▶ _About this exercise_
Resume the excerpt from the anti-profiteering order on GST input tax credit, picking up right after its last sentence.

▶ _Selected extract_
Particulars No. of buyers Area Benefit passed on by the Respondent
1. No. of buyers for Swati Apartment A 421 25242.90 46780041.64/-
2. No. of buyers for Kritika Apartment B 298 13055.74 24201807.18/-
3. Total benefit passed by the Respondent C 7,09,81,848.82/-
4. Total Area of the Project D 46062.77
5. Total ITC received by the Respondent after introduction of GST E 8,98,82,000/-
6. Benefit of ITC to be passed by the Respondent F={(A+ B) *(E) /DI 7,47,31,900.84/-
7. Further Benefit to be passed by the Respondent G= 37,50,052.03/-

o) From the above table it was observed that the Respondent required to passed on the additional benefit of ITC of Rs. 37,50,052.03/- plus 12% GST in respect of the proportionate units sold by the Respondent up to 30.09.2020. Further, in respect of unsold units the Respondent was required to passed on the additional benefit of ITC accordingly.

p) On the basis of the details of outward supply of Construction Services submitted by the Respondent, it was also observed that the service was supplied in the State of Uttar Pradesh only.

q) From the above discussion, it appeared that the benefit of additional ITC accrued to the Respondent post-GST and the same was required to be passed on by the Respondent to his recipients. Section 171 of the CGST Act, 2017 had been contravened by the Respondent, in as much as the additional benefit of ITC of Rs. 37,50,052.03/- plus 12% GST by the Respondent during the period 01.07.2017 to 30.09.2020. It was concluded that the Respondent was required to pass on the additional benefit of ITC of Rs. 37,50,052.03/- plus 12% GST in respect of the proportionate units sold by the Respondent upto 30.09.2020. As observed earlier, the Respondent had supplied Construction Services in the State of Uttar Pradesh only.

3. The above Report of the DGAP was carefully considered by this Authority and a Notice dated 25.02.2022 was issued to the Respondent to explain why the Report dated 06.10.2021 furnished by the DGAP should not be accepted and his liability for profiteering in violation of the provisions of Section 171 should not be fixed. The Respondent was directed to file written submissions, which had been filed on 15.03.2022, 07.04.2022 & 30.05.2022 wherein the Respondent had, inter-alia submitted that:-

a) Para 15 of the said Report categorically stated that the “the Respondent has taken cognizance of Anti profiteering provision of Section 171 of the CGST Act, 2017 and suo moto calculated the amount to be passed on as a benefit of addition of ITC to all homebuyers”. It is evident that the Applicant No. 1’s intention was to arm twist and cast aspersions upon the functioning of a Government Authority by wilfully suppressing facts. The Applicant No. 1 was a beneficiary of the ITC benefit which was passed on to him in respect of his flat in the said scheme and after obtaining the benefit the Applicant No. 1 had chosen to be maliciously silent about the benefits he had enjoyed. Further, the Respondent re-iterated his written submissions made to the DGAP during investigation of the matter as stated in para 2 g (i to xi) supra.

▶ _Extracted information_

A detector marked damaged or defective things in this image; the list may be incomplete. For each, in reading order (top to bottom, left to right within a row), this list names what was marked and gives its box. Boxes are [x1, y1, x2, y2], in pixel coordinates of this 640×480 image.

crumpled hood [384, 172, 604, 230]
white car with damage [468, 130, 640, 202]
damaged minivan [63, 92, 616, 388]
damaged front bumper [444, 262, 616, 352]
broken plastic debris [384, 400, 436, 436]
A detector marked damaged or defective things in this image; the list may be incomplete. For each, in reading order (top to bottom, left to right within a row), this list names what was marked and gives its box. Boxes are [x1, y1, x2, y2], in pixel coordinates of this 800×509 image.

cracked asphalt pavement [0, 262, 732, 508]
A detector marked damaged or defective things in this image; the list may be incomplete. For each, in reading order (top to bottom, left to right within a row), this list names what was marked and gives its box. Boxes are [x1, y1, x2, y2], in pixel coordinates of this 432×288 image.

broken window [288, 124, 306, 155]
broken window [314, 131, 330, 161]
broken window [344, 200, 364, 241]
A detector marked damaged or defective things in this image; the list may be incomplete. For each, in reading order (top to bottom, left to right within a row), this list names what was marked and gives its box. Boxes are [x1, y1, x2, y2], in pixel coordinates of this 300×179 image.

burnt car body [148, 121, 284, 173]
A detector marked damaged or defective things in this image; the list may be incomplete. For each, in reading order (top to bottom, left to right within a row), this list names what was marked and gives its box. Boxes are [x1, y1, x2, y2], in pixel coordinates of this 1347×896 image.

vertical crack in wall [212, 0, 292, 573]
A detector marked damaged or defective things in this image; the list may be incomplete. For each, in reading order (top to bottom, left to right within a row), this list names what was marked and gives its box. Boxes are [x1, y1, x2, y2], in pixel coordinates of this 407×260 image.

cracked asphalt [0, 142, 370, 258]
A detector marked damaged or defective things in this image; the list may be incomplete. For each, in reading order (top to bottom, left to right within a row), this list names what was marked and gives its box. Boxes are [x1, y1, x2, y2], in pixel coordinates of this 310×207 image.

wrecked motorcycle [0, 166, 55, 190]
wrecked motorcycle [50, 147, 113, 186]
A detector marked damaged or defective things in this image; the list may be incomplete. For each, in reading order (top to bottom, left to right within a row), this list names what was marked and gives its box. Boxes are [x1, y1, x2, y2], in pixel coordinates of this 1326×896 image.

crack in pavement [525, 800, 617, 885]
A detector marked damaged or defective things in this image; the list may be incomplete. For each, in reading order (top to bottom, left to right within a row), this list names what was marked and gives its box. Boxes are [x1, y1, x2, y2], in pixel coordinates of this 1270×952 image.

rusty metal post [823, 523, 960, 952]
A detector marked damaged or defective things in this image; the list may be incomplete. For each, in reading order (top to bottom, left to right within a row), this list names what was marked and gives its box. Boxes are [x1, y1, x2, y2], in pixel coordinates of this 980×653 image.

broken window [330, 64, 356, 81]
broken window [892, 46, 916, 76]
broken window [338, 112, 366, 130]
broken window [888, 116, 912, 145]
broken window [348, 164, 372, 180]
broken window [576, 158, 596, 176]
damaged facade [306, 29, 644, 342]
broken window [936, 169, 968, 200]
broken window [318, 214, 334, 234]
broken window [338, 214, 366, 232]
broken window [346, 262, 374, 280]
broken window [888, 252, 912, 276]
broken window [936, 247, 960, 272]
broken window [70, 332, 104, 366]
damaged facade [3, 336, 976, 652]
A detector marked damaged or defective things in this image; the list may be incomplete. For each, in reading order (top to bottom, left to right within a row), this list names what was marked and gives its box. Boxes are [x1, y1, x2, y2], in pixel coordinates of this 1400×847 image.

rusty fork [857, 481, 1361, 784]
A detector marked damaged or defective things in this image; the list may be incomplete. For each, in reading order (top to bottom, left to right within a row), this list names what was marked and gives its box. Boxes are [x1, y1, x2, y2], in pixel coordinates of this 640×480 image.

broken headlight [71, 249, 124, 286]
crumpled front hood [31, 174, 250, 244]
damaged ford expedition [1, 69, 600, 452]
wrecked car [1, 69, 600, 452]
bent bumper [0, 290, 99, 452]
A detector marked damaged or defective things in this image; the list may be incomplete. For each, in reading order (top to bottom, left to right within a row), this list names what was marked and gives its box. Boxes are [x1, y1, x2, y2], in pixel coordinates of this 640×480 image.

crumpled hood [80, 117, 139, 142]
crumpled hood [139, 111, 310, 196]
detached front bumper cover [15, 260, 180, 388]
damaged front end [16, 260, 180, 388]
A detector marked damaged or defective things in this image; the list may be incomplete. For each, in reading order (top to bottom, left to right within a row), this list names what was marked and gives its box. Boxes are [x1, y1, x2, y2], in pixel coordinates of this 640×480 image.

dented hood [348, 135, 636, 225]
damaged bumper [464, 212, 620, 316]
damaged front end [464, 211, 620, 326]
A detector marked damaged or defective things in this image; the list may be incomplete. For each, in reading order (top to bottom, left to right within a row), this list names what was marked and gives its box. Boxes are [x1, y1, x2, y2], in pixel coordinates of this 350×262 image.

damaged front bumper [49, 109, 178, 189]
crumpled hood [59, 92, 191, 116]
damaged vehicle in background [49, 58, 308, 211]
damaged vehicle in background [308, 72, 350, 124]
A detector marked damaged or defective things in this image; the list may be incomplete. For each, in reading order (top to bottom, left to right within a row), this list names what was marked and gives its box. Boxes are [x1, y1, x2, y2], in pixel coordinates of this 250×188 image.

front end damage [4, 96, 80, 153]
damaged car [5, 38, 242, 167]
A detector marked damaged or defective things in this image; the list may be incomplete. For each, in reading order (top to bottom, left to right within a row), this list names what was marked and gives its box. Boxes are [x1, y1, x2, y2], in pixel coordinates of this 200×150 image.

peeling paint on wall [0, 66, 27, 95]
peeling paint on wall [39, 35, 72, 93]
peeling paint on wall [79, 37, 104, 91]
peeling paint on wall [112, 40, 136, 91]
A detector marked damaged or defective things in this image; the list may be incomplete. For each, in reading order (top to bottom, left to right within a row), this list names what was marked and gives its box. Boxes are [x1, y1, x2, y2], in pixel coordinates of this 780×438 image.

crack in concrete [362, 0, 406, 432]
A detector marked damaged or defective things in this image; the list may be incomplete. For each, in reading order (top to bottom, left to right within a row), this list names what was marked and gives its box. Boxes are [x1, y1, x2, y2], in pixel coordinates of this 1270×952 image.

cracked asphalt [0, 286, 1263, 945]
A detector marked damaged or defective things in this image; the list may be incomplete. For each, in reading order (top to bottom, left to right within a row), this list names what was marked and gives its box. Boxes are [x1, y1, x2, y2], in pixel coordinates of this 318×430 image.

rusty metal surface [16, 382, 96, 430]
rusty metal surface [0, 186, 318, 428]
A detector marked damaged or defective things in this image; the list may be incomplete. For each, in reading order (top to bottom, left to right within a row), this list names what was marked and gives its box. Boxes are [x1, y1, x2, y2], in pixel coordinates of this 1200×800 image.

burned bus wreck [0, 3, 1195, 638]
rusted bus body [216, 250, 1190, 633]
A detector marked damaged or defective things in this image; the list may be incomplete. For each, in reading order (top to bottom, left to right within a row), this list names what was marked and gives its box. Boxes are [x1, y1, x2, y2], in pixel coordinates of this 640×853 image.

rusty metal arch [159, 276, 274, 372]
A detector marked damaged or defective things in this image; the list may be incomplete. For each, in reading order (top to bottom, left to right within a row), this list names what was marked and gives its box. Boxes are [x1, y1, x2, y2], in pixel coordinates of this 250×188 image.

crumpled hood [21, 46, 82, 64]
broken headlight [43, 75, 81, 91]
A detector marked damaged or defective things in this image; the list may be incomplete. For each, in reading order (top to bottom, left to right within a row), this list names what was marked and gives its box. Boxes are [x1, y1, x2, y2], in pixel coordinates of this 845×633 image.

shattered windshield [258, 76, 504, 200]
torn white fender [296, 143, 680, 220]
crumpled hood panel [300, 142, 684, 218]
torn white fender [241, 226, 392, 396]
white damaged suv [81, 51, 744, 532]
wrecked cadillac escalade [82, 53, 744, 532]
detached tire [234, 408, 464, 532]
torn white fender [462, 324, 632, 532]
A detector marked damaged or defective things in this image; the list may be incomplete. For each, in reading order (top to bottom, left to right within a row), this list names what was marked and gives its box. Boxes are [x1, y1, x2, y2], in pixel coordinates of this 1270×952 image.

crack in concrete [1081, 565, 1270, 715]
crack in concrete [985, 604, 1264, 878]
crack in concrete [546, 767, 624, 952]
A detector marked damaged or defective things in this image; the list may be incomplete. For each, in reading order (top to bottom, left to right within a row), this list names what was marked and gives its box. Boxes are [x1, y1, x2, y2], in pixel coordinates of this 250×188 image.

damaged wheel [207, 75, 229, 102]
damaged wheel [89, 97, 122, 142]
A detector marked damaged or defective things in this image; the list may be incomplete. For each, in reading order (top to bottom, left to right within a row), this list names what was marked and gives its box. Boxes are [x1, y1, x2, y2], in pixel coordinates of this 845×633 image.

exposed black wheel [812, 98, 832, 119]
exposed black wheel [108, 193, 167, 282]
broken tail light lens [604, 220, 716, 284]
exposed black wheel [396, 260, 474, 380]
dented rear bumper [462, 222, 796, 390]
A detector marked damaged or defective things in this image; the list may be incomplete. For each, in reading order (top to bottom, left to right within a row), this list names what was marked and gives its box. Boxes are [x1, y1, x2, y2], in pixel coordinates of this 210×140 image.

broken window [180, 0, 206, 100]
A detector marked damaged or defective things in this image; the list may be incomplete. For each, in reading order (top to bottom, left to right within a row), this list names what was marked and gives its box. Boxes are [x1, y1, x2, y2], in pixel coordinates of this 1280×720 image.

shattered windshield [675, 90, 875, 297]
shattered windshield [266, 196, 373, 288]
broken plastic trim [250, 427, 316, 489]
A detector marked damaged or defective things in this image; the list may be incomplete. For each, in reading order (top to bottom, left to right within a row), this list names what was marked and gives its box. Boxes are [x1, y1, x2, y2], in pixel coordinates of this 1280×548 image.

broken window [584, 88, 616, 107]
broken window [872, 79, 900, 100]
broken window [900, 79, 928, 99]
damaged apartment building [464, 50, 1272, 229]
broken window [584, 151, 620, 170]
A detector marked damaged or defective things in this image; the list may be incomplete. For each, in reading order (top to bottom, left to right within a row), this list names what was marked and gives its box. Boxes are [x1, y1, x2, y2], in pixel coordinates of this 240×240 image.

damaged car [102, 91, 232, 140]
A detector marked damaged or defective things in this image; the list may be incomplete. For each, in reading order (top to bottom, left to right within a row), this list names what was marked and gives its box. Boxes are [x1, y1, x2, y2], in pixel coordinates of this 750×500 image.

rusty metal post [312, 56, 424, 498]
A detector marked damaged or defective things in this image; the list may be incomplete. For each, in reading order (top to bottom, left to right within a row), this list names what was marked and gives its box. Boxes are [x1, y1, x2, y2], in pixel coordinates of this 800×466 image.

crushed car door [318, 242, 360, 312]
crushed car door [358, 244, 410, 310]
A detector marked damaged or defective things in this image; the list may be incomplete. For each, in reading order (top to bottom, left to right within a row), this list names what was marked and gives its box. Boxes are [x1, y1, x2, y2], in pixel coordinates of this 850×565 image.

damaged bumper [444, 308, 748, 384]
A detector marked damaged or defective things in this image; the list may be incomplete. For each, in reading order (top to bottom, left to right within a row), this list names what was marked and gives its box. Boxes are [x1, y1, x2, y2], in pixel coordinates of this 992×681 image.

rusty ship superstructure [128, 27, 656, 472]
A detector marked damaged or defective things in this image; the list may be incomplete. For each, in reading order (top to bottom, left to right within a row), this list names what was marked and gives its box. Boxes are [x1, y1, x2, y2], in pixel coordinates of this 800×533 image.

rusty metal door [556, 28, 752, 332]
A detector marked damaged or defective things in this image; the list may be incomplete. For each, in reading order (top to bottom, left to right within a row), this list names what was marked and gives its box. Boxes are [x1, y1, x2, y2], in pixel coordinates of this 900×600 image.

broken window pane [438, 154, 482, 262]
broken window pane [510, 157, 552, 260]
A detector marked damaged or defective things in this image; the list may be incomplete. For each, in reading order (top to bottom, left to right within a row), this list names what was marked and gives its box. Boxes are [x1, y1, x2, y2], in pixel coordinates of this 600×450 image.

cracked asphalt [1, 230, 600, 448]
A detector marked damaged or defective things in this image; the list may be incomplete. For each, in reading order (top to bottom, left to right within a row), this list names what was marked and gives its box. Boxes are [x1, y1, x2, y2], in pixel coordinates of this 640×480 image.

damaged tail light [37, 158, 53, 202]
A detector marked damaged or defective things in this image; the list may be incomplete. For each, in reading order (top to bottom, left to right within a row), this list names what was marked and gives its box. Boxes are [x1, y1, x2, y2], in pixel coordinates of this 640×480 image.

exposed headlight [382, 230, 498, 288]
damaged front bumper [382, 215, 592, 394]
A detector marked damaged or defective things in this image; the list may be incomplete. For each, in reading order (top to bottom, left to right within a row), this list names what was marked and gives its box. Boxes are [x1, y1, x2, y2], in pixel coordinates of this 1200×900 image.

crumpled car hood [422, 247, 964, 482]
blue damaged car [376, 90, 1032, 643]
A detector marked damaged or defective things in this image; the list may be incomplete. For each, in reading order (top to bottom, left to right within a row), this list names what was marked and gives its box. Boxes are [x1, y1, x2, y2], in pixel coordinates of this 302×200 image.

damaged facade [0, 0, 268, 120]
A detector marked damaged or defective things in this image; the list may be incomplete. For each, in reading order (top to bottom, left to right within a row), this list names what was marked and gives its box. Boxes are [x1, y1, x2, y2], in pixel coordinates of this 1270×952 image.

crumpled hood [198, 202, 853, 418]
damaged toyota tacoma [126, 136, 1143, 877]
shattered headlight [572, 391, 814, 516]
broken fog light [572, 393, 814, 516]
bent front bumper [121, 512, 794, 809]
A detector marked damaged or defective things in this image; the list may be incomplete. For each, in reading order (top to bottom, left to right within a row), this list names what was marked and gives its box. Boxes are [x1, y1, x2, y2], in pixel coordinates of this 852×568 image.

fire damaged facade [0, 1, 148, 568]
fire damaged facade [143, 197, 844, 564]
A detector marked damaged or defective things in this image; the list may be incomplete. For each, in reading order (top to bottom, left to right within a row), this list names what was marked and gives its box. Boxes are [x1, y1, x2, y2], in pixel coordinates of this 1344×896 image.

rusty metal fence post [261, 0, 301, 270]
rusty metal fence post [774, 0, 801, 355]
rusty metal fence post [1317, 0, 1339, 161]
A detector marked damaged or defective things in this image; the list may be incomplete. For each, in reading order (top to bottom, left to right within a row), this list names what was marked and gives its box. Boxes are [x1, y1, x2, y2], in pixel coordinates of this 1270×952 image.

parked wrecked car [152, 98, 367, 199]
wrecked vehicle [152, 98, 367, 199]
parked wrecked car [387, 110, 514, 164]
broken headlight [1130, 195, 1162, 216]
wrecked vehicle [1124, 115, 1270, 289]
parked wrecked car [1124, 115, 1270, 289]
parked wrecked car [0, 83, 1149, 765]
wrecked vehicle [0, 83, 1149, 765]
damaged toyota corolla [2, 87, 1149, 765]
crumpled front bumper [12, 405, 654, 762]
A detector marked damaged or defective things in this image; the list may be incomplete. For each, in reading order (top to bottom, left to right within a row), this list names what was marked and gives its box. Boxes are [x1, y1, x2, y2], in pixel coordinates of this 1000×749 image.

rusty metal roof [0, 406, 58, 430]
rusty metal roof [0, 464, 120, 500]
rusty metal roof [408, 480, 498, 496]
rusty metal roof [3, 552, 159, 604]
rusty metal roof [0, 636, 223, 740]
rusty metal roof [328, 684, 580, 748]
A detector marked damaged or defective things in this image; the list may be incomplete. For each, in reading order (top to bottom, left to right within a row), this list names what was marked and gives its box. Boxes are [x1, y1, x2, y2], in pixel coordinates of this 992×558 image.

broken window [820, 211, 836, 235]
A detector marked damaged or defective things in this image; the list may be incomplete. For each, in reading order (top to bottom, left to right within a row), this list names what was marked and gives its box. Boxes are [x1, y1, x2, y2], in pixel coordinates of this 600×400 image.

▶ _Result_
b) The Respondent vide his submissions dated 07.04.2022 stated that the DGAP had in his report admitted to the fact that the Respondent had passed on the benefit on the benefit of ITC amounting to Rs. 7,09,81,848.42/- and therefore the only issue pending before this Authority is the issue of quantification of this benefit. That as per the report of DGAP the Respondent should have passed on credit of Rs. 7,47,31,900.84/- and therefore there is a shortfall of Rs. 37,50,052.03/-. That even on this point it was pointed out that the report of the DGAP was based on the benefit of hindsight, it was submitted that it was a large construction contract and a 5% variation was permissible in these contracts and hence due to the uncertainty this 5% cushion was taken while passing on ITC benefit since this might or might not have been incurred and there was no method by which the 5% could be anticipated at the time of costing to pass on the benefit of ITC. It was submitted that since the final costing of the project and this 5% variation had been incurred, the Respondent was in the process of passing on this benefit to the end users. The Respondent submitted that this is not in the nature of profiteering but only in the nature of practicality that a benefit could only be passed on once the certainty of these expenses could be reliably assessed.

4. The Applicant No. 1 vide his email dated 08.04.2022 has submitted that the Respondent allotted the flat to him with value of Rs. 16 lacs as per the allotment letter and thereafter, the cost of the flat escalated to Rs. 23 lacs without taking any concurrence from him.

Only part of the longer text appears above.